'''
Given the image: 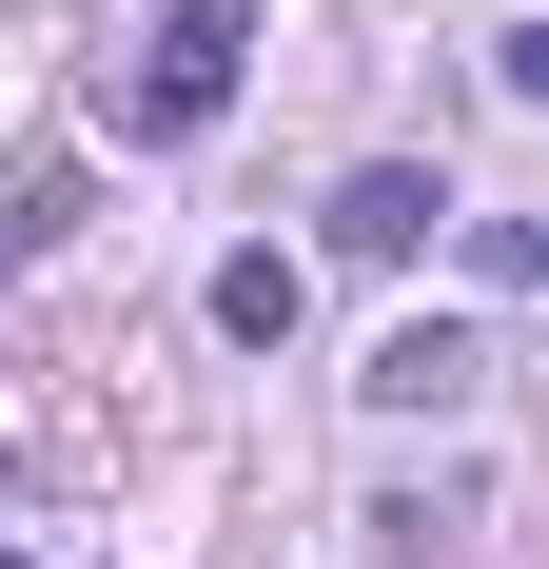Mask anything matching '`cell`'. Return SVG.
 Masks as SVG:
<instances>
[{
	"instance_id": "cell-1",
	"label": "cell",
	"mask_w": 549,
	"mask_h": 569,
	"mask_svg": "<svg viewBox=\"0 0 549 569\" xmlns=\"http://www.w3.org/2000/svg\"><path fill=\"white\" fill-rule=\"evenodd\" d=\"M236 59H256V0H158L118 118H138V138H217V118H236Z\"/></svg>"
},
{
	"instance_id": "cell-2",
	"label": "cell",
	"mask_w": 549,
	"mask_h": 569,
	"mask_svg": "<svg viewBox=\"0 0 549 569\" xmlns=\"http://www.w3.org/2000/svg\"><path fill=\"white\" fill-rule=\"evenodd\" d=\"M333 256H353V276H412V256H432V236H451V197H432V177H412V158H353V177H333Z\"/></svg>"
},
{
	"instance_id": "cell-3",
	"label": "cell",
	"mask_w": 549,
	"mask_h": 569,
	"mask_svg": "<svg viewBox=\"0 0 549 569\" xmlns=\"http://www.w3.org/2000/svg\"><path fill=\"white\" fill-rule=\"evenodd\" d=\"M99 217V158H79V138H40V158H0V276H40L59 236Z\"/></svg>"
},
{
	"instance_id": "cell-4",
	"label": "cell",
	"mask_w": 549,
	"mask_h": 569,
	"mask_svg": "<svg viewBox=\"0 0 549 569\" xmlns=\"http://www.w3.org/2000/svg\"><path fill=\"white\" fill-rule=\"evenodd\" d=\"M471 373H491V353L451 335V315H392V335H373V373H353V393H373V412H471Z\"/></svg>"
},
{
	"instance_id": "cell-5",
	"label": "cell",
	"mask_w": 549,
	"mask_h": 569,
	"mask_svg": "<svg viewBox=\"0 0 549 569\" xmlns=\"http://www.w3.org/2000/svg\"><path fill=\"white\" fill-rule=\"evenodd\" d=\"M295 315H315L295 256H217V335H236V353H295Z\"/></svg>"
},
{
	"instance_id": "cell-6",
	"label": "cell",
	"mask_w": 549,
	"mask_h": 569,
	"mask_svg": "<svg viewBox=\"0 0 549 569\" xmlns=\"http://www.w3.org/2000/svg\"><path fill=\"white\" fill-rule=\"evenodd\" d=\"M471 256H491V295H549V217H471Z\"/></svg>"
},
{
	"instance_id": "cell-7",
	"label": "cell",
	"mask_w": 549,
	"mask_h": 569,
	"mask_svg": "<svg viewBox=\"0 0 549 569\" xmlns=\"http://www.w3.org/2000/svg\"><path fill=\"white\" fill-rule=\"evenodd\" d=\"M491 79H510V99L549 118V20H510V40H491Z\"/></svg>"
}]
</instances>
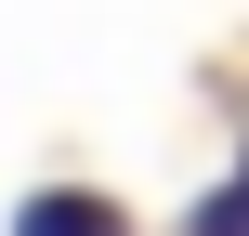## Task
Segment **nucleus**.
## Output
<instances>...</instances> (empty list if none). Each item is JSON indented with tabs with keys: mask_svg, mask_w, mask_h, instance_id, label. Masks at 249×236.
<instances>
[{
	"mask_svg": "<svg viewBox=\"0 0 249 236\" xmlns=\"http://www.w3.org/2000/svg\"><path fill=\"white\" fill-rule=\"evenodd\" d=\"M13 236H131V223H118L105 197H79V184H53V197H26V210H13Z\"/></svg>",
	"mask_w": 249,
	"mask_h": 236,
	"instance_id": "f257e3e1",
	"label": "nucleus"
},
{
	"mask_svg": "<svg viewBox=\"0 0 249 236\" xmlns=\"http://www.w3.org/2000/svg\"><path fill=\"white\" fill-rule=\"evenodd\" d=\"M184 236H249V158H236V184L197 197V223H184Z\"/></svg>",
	"mask_w": 249,
	"mask_h": 236,
	"instance_id": "f03ea898",
	"label": "nucleus"
}]
</instances>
'''
**Given exercise**
Pick out each line of the records that contains the string "evenodd", and copy those lines.

**Task output**
	"mask_svg": "<svg viewBox=\"0 0 549 569\" xmlns=\"http://www.w3.org/2000/svg\"><path fill=\"white\" fill-rule=\"evenodd\" d=\"M236 59H256V0H158L118 118H138V138H217V118H236Z\"/></svg>"
	"mask_svg": "<svg viewBox=\"0 0 549 569\" xmlns=\"http://www.w3.org/2000/svg\"><path fill=\"white\" fill-rule=\"evenodd\" d=\"M333 256H353V276H412V256H432V236H451V197H432V177H412V158H353V177H333Z\"/></svg>"
	"mask_svg": "<svg viewBox=\"0 0 549 569\" xmlns=\"http://www.w3.org/2000/svg\"><path fill=\"white\" fill-rule=\"evenodd\" d=\"M99 217V158H79V138H40V158H0V276H40L59 236Z\"/></svg>"
	"mask_svg": "<svg viewBox=\"0 0 549 569\" xmlns=\"http://www.w3.org/2000/svg\"><path fill=\"white\" fill-rule=\"evenodd\" d=\"M471 373H491V353L451 335V315H392V335H373V373H353V393H373V412H471Z\"/></svg>"
	"mask_svg": "<svg viewBox=\"0 0 549 569\" xmlns=\"http://www.w3.org/2000/svg\"><path fill=\"white\" fill-rule=\"evenodd\" d=\"M295 315H315L295 256H217V335H236V353H295Z\"/></svg>"
	"mask_svg": "<svg viewBox=\"0 0 549 569\" xmlns=\"http://www.w3.org/2000/svg\"><path fill=\"white\" fill-rule=\"evenodd\" d=\"M471 256H491V295H549V217H471Z\"/></svg>"
	"mask_svg": "<svg viewBox=\"0 0 549 569\" xmlns=\"http://www.w3.org/2000/svg\"><path fill=\"white\" fill-rule=\"evenodd\" d=\"M491 79H510V99L549 118V20H510V40H491Z\"/></svg>"
	"mask_svg": "<svg viewBox=\"0 0 249 236\" xmlns=\"http://www.w3.org/2000/svg\"><path fill=\"white\" fill-rule=\"evenodd\" d=\"M13 236H131V223H118L105 197H79V184H53V197H26V210H13Z\"/></svg>",
	"mask_svg": "<svg viewBox=\"0 0 249 236\" xmlns=\"http://www.w3.org/2000/svg\"><path fill=\"white\" fill-rule=\"evenodd\" d=\"M184 236H249V158H236V184L197 197V223H184Z\"/></svg>",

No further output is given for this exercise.